Copy out all the lines exactly. Omit pictures.

————————

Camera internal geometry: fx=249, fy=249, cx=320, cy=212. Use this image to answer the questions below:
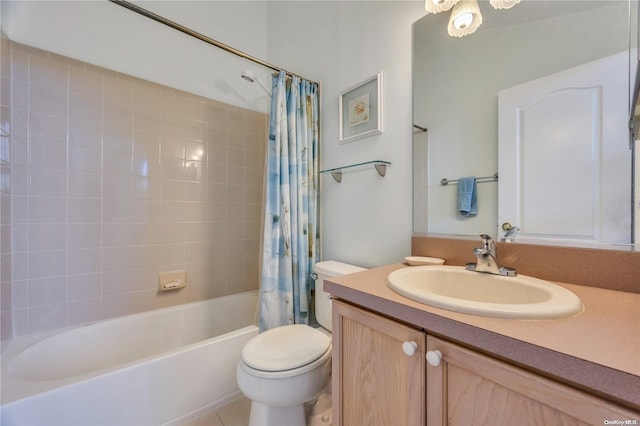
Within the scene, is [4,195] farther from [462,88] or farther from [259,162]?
[462,88]

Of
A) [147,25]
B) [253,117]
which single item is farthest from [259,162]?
[147,25]

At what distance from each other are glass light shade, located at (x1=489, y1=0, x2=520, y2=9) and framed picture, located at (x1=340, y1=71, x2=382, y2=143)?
0.51 m

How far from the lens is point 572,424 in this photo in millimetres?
413

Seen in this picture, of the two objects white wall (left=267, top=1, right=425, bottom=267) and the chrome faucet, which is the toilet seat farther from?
the chrome faucet

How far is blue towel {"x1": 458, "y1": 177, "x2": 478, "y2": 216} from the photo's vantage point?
1046mm

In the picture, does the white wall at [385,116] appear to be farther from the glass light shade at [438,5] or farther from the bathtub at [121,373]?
the bathtub at [121,373]

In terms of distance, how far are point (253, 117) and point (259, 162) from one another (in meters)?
0.39

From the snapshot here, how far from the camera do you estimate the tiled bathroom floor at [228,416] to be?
1.26m

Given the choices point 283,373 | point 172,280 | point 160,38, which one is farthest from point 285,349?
point 160,38

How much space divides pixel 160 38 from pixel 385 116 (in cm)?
168

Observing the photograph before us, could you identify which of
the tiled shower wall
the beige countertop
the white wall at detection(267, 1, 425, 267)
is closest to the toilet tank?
the white wall at detection(267, 1, 425, 267)

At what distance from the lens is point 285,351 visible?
111cm

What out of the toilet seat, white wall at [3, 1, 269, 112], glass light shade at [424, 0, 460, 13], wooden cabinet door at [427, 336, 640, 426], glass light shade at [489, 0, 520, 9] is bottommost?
the toilet seat

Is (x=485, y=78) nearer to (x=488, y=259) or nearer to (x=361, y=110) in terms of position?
(x=361, y=110)
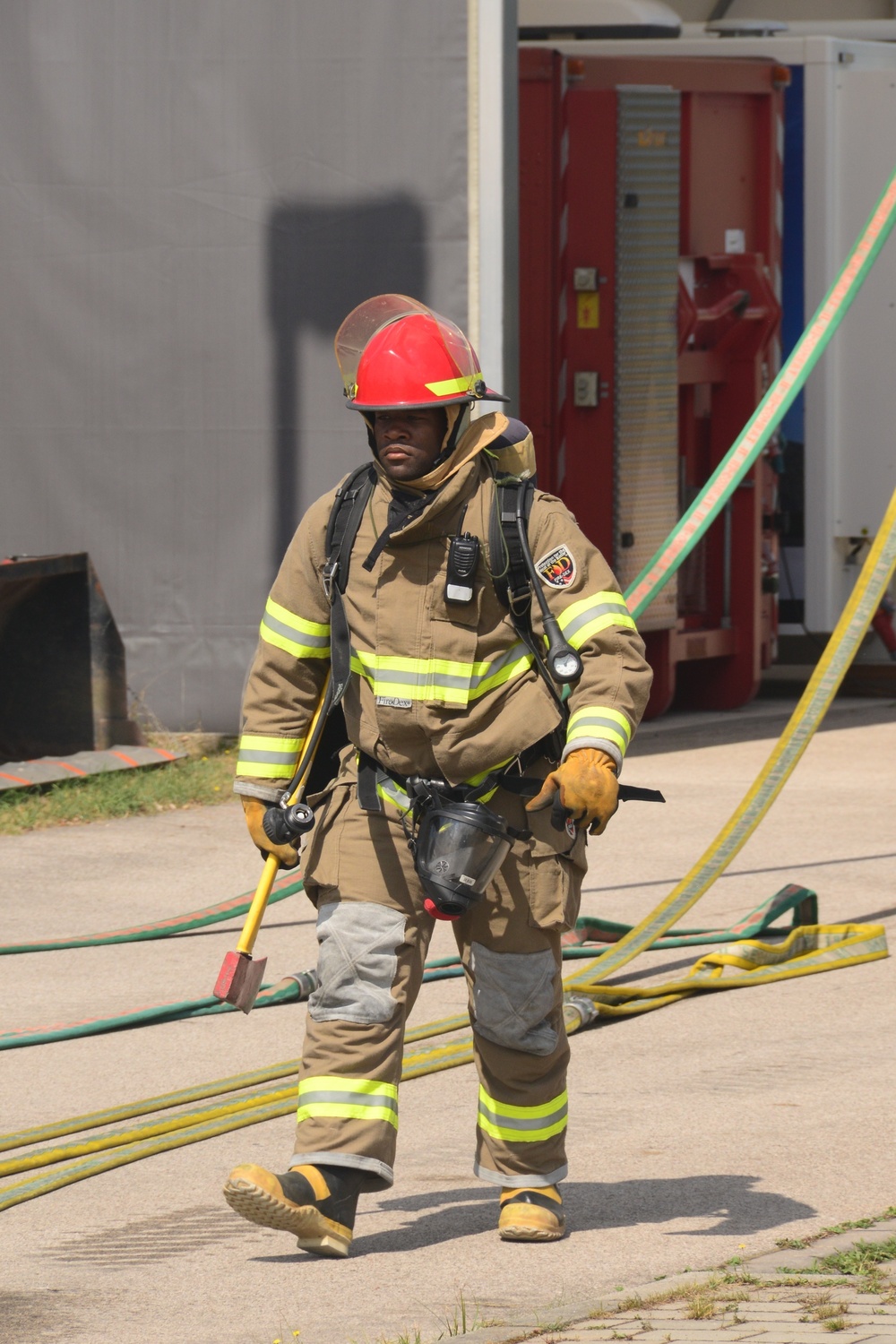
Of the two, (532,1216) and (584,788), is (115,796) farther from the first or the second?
(584,788)

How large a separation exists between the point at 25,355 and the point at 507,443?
22.9 ft

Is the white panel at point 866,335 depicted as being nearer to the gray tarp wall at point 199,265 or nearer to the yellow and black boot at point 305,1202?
the gray tarp wall at point 199,265

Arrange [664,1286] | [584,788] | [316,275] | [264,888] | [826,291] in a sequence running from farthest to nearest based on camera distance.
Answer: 1. [826,291]
2. [316,275]
3. [264,888]
4. [584,788]
5. [664,1286]

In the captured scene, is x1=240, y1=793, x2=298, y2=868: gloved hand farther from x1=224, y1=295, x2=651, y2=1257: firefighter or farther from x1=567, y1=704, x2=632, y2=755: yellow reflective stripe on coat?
x1=567, y1=704, x2=632, y2=755: yellow reflective stripe on coat

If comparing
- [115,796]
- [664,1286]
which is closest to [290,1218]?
[664,1286]

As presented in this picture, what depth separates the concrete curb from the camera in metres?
3.63

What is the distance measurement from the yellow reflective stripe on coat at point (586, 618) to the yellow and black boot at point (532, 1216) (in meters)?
1.04

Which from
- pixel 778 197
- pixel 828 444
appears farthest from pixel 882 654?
pixel 778 197

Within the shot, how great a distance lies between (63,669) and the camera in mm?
10188

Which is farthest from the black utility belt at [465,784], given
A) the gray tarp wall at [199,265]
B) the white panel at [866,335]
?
the white panel at [866,335]

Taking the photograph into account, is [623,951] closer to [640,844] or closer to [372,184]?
[640,844]

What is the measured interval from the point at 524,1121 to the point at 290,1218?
0.56 metres

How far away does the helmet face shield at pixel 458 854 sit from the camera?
4.09 m

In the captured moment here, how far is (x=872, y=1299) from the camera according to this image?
3.72 metres
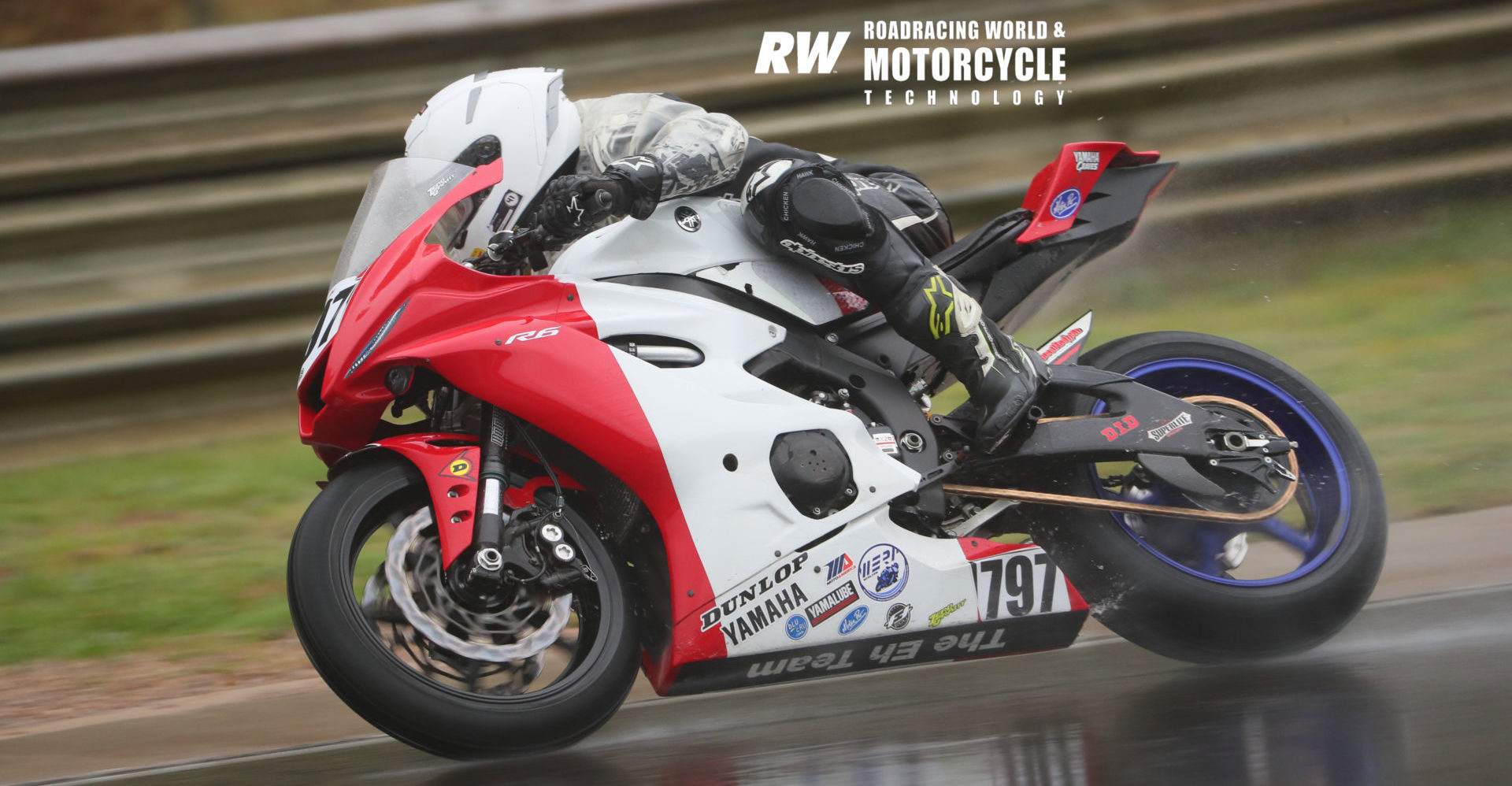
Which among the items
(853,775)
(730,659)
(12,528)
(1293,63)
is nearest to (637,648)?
(730,659)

————————

RESPONSE TO THIS TASK:
Camera internal geometry: fx=249, fy=249, cx=320, cy=212. Use this image to answer the questions below:
Within the scene, is [4,195] farther from [462,88] or farther from [259,162]?
[462,88]

Of
A) [147,25]
B) [253,117]
which single item is farthest from [259,162]?
[147,25]

At what distance from each other are glass light shade, located at (x1=489, y1=0, x2=520, y2=9) and framed picture, located at (x1=340, y1=71, x2=382, y2=143)?
0.51 m

How far from the lens is point 572,424 in this photo in millimetres?
413

Seen in this picture, of the two objects white wall (left=267, top=1, right=425, bottom=267) and the chrome faucet, which is the toilet seat farther from?
the chrome faucet

How far is blue towel {"x1": 458, "y1": 177, "x2": 478, "y2": 216} from the photo's vantage point?
1046mm

In the picture, does the white wall at [385,116] appear to be farther from the glass light shade at [438,5] or farther from the bathtub at [121,373]?
the bathtub at [121,373]

In terms of distance, how far are point (253, 117) and point (259, 162) from one another (in meters)?
0.39

From the snapshot here, how far from the camera do you estimate the tiled bathroom floor at [228,416] to be?
1.26m

Given the choices point 283,373 | point 172,280 | point 160,38, which one is farthest from point 285,349?
point 160,38

How much space divides pixel 160 38 from pixel 385 116 (in cm)?
168

Observing the photograph before us, could you identify which of
the tiled shower wall
the beige countertop
the white wall at detection(267, 1, 425, 267)
is closest to the toilet tank?
the white wall at detection(267, 1, 425, 267)

At what distance from the lens is point 285,351 visible?
111cm

What out of the toilet seat, white wall at [3, 1, 269, 112], glass light shade at [424, 0, 460, 13], wooden cabinet door at [427, 336, 640, 426], glass light shade at [489, 0, 520, 9] is bottommost?
the toilet seat

Is (x=485, y=78) nearer to (x=488, y=259) or nearer to (x=361, y=110) in terms of position?
(x=361, y=110)
Of the two, (532,1216) and (584,788), is (115,796) farther from the first or the second?
(584,788)

How large a separation exists between the point at 25,355 and the point at 507,443?
22.9 ft

Is the white panel at point 866,335 depicted as being nearer to the gray tarp wall at point 199,265 or nearer to the yellow and black boot at point 305,1202?
the gray tarp wall at point 199,265

Arrange [664,1286] | [584,788] | [316,275] | [264,888] | [826,291] in a sequence running from farthest to nearest based on camera distance.
Answer: 1. [826,291]
2. [316,275]
3. [264,888]
4. [584,788]
5. [664,1286]

In the captured scene, is x1=240, y1=793, x2=298, y2=868: gloved hand farther from x1=224, y1=295, x2=651, y2=1257: firefighter or farther from x1=567, y1=704, x2=632, y2=755: yellow reflective stripe on coat?
x1=567, y1=704, x2=632, y2=755: yellow reflective stripe on coat

If comparing
- [115,796]
- [664,1286]
which is closest to [290,1218]?
[664,1286]

As presented in this picture, what depth separates the concrete curb from the camera in metres?
3.63

What is the distance measurement from the yellow reflective stripe on coat at point (586, 618) to the yellow and black boot at point (532, 1216) (in meters)?
1.04

Which from
- pixel 778 197
- pixel 828 444
appears farthest from pixel 882 654?
pixel 778 197

Within the shot, how great a distance lies between (63,669) and the camera in mm?
10188

Which is farthest from the black utility belt at [465,784], given
A) the gray tarp wall at [199,265]
B) the white panel at [866,335]
?
the white panel at [866,335]

Taking the photograph into account, is [623,951] closer to [640,844] or closer to [372,184]?
[640,844]

What is the measured interval from the point at 524,1121 to the point at 290,1218?
0.56 metres

How far away does the helmet face shield at pixel 458 854 sit from the camera?
4.09 m

In the captured moment here, how far is (x=872, y=1299) from the camera according to this image?
3.72 metres
Which among the items
(853,775)
(730,659)
(12,528)
(1293,63)
is nearest to (637,648)?
(730,659)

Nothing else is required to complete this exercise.